FIJIANS ARE NEUROTIC

Some forms of sexual perversion exist, but are not common. They are held to be contemptible rather than criminal and horrible. Offences against nature seem to be confined to the inland tribes of Western Vitilevu, who have been the least affected by intercourse with Europeans, and they have there, no doubt, been occasionally practised from very remote times, though, curiously enough, they are there called "white man's doings" (valavala vavalangi). In one lamentable case of a European addicted to such vice, Thakombau ordered him to leave the group, and he was afterwards killed in the New Hebrides.

The nervous system of the Fijian is curiously contradictory, and it is at least probable that the premature excitement of the sexual instinct in the women has an injurious effect upon their fecundity. In sexual matters they are certainly neurotic. I have met with several cases of what is called ndongai, which corresponds with what is called "broken heart" in Europeans. Two young people who have come together once or twice, and who have been suddenly separated, sicken and pine away, and unless their intrigue can be resumed, they do not recover. It is not regarded as a psychological or interesting malady, as love-sickness is with us, but as a physical ailment for which but one remedy is known.

The causes of the growing laxity of morals lie too deep for the efforts of the Wesleyan missionaries to check it. They have prohibited tattooing (veinkia), hair cutting and hair-dressing by persons of the opposite sex, and the old swimming games.
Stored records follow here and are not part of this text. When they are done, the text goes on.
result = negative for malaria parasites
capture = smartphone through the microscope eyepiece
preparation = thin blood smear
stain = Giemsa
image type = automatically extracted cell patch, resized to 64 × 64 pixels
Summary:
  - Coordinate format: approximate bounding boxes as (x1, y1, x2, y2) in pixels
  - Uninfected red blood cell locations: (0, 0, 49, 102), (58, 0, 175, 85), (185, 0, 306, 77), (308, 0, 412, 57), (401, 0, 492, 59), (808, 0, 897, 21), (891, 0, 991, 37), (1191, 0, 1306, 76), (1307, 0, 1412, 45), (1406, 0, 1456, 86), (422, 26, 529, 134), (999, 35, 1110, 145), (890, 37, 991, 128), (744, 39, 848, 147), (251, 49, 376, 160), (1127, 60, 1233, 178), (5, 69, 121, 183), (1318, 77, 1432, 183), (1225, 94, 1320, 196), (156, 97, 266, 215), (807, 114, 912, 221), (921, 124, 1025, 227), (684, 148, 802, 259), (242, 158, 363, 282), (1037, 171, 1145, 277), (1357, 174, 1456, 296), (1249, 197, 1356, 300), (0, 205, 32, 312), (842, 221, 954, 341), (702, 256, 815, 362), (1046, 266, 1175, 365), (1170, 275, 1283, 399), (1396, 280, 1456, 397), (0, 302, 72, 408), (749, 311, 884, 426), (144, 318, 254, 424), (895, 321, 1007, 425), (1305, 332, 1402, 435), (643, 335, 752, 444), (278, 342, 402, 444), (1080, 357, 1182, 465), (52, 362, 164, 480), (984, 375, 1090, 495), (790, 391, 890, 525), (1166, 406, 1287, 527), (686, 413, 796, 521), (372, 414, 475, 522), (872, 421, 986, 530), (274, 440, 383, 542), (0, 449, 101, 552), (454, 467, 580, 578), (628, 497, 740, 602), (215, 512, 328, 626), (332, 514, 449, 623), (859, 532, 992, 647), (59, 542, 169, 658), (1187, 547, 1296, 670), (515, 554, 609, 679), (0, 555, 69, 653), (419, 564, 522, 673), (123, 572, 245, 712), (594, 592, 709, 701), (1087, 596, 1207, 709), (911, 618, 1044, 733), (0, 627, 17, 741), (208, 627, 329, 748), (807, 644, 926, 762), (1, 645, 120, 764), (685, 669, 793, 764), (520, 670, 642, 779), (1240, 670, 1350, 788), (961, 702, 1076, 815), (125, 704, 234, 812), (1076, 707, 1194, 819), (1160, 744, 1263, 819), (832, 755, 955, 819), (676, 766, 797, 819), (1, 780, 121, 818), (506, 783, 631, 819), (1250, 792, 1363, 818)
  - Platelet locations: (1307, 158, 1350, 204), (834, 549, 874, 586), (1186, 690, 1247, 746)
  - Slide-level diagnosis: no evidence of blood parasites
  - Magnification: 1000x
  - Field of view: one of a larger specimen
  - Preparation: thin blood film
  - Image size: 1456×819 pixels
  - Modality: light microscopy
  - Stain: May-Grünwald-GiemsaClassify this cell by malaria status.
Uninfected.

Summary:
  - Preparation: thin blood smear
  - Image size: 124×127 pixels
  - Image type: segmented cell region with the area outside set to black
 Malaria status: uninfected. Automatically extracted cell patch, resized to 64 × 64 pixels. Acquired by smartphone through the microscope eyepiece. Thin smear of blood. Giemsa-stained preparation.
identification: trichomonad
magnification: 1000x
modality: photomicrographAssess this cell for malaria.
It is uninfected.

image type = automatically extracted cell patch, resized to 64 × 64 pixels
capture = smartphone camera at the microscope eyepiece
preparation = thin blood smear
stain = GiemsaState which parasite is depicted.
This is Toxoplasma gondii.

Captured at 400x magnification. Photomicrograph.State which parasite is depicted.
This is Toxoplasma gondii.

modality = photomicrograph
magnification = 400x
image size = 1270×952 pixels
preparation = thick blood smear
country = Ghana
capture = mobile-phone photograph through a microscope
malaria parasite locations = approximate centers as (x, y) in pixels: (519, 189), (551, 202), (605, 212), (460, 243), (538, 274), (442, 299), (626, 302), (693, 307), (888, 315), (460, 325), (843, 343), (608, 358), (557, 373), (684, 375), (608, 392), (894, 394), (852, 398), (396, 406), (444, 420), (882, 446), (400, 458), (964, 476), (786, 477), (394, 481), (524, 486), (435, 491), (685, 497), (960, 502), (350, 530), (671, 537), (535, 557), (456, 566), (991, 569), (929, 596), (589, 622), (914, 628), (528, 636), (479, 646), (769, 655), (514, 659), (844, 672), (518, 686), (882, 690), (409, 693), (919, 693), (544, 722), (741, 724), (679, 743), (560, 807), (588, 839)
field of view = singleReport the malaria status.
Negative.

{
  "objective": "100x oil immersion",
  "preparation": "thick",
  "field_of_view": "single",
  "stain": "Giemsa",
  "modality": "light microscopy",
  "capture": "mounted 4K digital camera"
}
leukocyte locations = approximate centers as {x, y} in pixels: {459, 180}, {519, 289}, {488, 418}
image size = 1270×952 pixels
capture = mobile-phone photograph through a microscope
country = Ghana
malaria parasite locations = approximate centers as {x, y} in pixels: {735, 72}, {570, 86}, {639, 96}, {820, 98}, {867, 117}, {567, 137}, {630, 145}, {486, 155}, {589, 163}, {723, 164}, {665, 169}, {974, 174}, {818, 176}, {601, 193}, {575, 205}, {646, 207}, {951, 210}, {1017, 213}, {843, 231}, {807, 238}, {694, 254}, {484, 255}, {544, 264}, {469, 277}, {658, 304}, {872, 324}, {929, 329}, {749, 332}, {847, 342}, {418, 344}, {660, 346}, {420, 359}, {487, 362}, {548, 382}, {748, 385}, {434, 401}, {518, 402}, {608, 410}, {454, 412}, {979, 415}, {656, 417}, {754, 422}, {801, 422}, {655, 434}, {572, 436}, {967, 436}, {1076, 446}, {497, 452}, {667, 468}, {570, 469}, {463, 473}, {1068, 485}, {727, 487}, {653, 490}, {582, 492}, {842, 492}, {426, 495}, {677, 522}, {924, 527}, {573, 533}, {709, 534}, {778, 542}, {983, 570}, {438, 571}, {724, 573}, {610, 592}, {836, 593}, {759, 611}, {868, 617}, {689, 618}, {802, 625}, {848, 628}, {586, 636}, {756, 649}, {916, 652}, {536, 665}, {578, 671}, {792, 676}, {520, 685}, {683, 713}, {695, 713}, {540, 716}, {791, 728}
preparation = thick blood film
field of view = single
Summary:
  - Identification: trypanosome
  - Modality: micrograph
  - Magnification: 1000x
But, on the other hand, certain church festivals have innocently tended in the opposite direction. All the older natives are agreed in saying that the dances of school-children (meke ni kilovolt), which bring together the young people of several villages, are made the occasion for dissoluteness as soon as the native teachers' backs are turned. The early missionaries failed to see that in breaking down the mbure system, and inculcating family life on the English plan, they were leaving the native to follow his own inclinations. Intertribal peace and the possession of boats to make travel easy did the rest. Nevertheless, the Fijians as a race practise less

sexual licence than many races which are not decreasing, and if it were not for the frequent attempts to procure abortion on the part of unmarried girls in order to conceal their shame, it would have but little influence upon the vital statistics of the race.